GIVEN TEXT —
- - -
Hospitals are still at the preliminary stage of adhering to 10 recommended practices aimed at reducing readmissions for patients admitted with heart failure or acute myocardial infarction (AMI). A new study conducted by The Commonwealth Fund concluded that less than 3 percent of hospitals use all 10 practices.
“Contemporary Evidence about Hospital Strategies for Reducing 30-Day Readmissions,” published this month in the Journal of the American College of Cardiology, surveyed more than 500 hospitals to determine their use of 10 practices that are associated with lower readmission rates.
Use of the 10 practices recommended varied widely among the hospitals surveyed, with hospitals implementing, on average, 4.8 of the 10 practices.
“A majority of hospitals participating in a national campaign to reduce preventable hospital readmissions have taken preliminary steps to avoid readmissions of patients with heart failure or acute myocardial infarction, including monitoring readmission rates,” the study authors noted. “But many important practices, such as alerting outpatient physicians of a patient’s discharge within 48 hours, are only infrequently in place.”
The study noted that the inconsistent use of the recommended practices could be attributed to a number of factors including lack of resources and limited availability of staff time to devote to the project.
- - -
INFORMATION —

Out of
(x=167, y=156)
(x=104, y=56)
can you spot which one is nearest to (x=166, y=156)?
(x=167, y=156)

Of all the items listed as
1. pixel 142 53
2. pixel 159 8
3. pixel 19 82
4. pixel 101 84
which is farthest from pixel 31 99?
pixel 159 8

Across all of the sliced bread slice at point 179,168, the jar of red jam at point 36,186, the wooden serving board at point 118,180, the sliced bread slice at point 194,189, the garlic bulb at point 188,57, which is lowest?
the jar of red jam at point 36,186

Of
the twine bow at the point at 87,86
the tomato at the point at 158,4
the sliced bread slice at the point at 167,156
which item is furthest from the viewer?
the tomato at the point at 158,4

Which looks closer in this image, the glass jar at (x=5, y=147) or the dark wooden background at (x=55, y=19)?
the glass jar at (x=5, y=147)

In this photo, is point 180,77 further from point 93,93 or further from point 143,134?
- - -
WORK INSTRUCTIONS —
**A)** According to the article on hospital readmissions, what factors may explain why hospitals use the recommended practices inconsistently? Answer in one to three sentences.
**B)** Continue the article on hospital readmissions from its last sentence.

RESPONSE LIST —
**A)** The study attributes the inconsistent use to several factors, including a lack of resources and limited staff time to devote to the project.

**B)**
“It may also reflect the complexity of coordinating efforts among physicians, pharmacists, nurses and many of the ancillary staff to achieve a smooth discharge,” the authors wrote. “Standardizing systems for reducing readmissions may address some of these challenges.”
Other findings of the study include:
- Using quality improvement teams to enhance care for AMI patients and monitoring 30-day readmission rates was relatively common (87 percent and 94.6 percent, respectively), as was partnering with home care agencies and nursing homes to reduce readmissions (67.9 percent). However, fewer than half of the hospitals coordinated with community physicians or physician groups (49.3 percent) and other hospitals (23.5 percent) to reduce readmissions.
- There was a high degree of variation in the use of medication management techniques, suggesting that medication reconciliation practices are not standardized at most hospitals. In nearly half of the hospitals, a pharmacist or pharmacy technician was never involved in obtaining medication history (46.4 percent). Educating patients or their caregivers about medications was more common (77.2 percent).
- While 65.3 percent of hospitals provided patients or their caregivers with some type of emergency plan should symptoms change, several recommended discharge and follow-up practices were not implemented by a majority of hospitals. Those included having a process in place to alert outpatient physicians within 48 hours of a patient’s discharge (37.3 percent) and assigning someone to follow up on test results after a patient was discharged (35.8 percent).